A comprehensive evaluation of surgical risk and anticipated outcomes is critically important to inform CLTI management for older patients. Whilst Comprehensive Geriatric Assessment improves surgical outcomes, it is time consuming and requires specialist geriatrician input [5]. A more accessible way to assess surgical risk in older patients is to use validated frailty assessment tools. Frailty is increasingly recognized as predicting patients at risk of reduced survival and adverse CLTI outcomes. Non-ambulatory status and physical dependence act as frailty surrogates in Casajuana Urgell et al., predicting those patients unlikely to survive beyond one year [1]. Acknowledging the limitations of their single-centre, retrospective cohort study, Casajuana Urgell et al. report that premorbid function had an important influence on subsequent treatment decisions and outcomes [1]. The decision not to proceed with limb salvage in older patients is often driven by factors other than CLTI severity, such as severe dementia, concurrent terminal illness, or poor ambulatory function. The Global Vascular Guidelines provide an important guide for clinical decision-making in CLTI, but both the Wound, Ischaemia and Foot Infection (WIFI) and Global Limb Anatomical Staging System (GLASS) prognostic tools presume that an assessment overall patient risk and life expectancy has been completed [6]. Combining frailty assessment with other clinical decision-making tools, such as WIFI, may help distinguish which older patients will benefit most from CLTI revascularisation. Future modifications to CLTI decision-making algorithms should consider the inclusion of frailty assessment.

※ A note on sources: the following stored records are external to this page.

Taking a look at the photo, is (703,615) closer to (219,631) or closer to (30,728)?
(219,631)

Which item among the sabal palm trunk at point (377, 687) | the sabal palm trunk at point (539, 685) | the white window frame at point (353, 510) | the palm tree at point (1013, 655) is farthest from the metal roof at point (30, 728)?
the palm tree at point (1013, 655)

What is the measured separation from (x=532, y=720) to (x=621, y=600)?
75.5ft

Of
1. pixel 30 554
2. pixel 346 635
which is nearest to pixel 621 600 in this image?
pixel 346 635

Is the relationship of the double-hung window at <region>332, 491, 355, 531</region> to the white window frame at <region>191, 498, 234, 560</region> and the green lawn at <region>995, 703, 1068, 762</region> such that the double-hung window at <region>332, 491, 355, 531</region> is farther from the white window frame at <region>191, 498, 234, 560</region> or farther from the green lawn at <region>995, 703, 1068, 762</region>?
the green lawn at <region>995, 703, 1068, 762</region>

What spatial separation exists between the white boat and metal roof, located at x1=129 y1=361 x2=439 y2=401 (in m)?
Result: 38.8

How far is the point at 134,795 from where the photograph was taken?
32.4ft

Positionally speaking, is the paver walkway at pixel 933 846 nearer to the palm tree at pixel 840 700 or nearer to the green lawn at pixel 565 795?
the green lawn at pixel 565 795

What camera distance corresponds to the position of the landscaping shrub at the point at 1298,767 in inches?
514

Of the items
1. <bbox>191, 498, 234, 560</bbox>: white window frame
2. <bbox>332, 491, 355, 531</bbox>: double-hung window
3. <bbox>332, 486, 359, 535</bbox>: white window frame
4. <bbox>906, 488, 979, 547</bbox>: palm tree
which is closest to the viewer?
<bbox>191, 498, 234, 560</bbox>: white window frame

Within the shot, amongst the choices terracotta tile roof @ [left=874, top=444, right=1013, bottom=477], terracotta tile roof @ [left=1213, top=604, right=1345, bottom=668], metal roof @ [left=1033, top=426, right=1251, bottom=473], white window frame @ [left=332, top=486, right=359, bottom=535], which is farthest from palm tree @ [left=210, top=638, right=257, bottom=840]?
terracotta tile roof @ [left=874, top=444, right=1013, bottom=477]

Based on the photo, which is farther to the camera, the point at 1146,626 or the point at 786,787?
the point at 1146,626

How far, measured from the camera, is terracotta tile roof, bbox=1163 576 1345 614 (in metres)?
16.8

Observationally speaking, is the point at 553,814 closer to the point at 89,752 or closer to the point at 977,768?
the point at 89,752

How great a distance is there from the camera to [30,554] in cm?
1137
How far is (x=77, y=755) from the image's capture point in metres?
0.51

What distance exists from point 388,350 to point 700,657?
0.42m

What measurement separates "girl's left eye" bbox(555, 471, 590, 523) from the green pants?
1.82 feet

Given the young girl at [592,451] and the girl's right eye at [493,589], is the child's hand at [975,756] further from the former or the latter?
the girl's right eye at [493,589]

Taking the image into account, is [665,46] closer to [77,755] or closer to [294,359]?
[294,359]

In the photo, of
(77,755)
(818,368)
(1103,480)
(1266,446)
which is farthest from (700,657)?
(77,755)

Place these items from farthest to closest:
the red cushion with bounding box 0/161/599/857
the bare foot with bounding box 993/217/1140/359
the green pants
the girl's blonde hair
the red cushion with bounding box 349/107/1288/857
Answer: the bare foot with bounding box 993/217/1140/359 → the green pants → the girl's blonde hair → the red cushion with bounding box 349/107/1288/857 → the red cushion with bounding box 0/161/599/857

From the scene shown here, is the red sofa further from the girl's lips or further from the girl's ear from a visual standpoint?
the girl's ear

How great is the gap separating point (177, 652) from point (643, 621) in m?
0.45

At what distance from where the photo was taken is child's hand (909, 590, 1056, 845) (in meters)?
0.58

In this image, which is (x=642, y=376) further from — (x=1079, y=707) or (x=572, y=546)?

Opportunities for improvement also exist in how we report and measure CLTI treatment success for older patients. Metrics like amputation-free survival are important to compare and quantify variation in surgical outcomes, but often do not reflect what is important to older patients. The development of geriatric specific Quality Indicators (QIs), such as the American Geriatrics Society (AGS) Optimal Perioperative Management of the Geriatric Patient Best Practices Guidelines, present standards for measuring the quality of care provided older surgical patients. Whilst not specific to vascular surgery, many of the QI processes measure patient-centred outcomes like functional status, communication with carers and family, and cognitive screening. These process driven QI standards are potentially more reflective of the values of older patients than many reporting standards currently used in clinical trials and cohort studies of patients with CLTI [3]. Future research should both evaluate these geriatric specific QIs in vascular cohorts and focus on developing vascular specific QIs relevant to older patients.

Successful treatment of CLTI needs to be viewed differently in patients of extreme older age with an emphasis on quality of life and function, rather than just survival. Dr Casajuana Urgell and colleagues have added to this important conversation with their publication [1]. As the vascular community develop more nuanced clinical pathways for this vulnerable group of patients with CLTI, the focus must remain on the outcomes that matter most to our patients.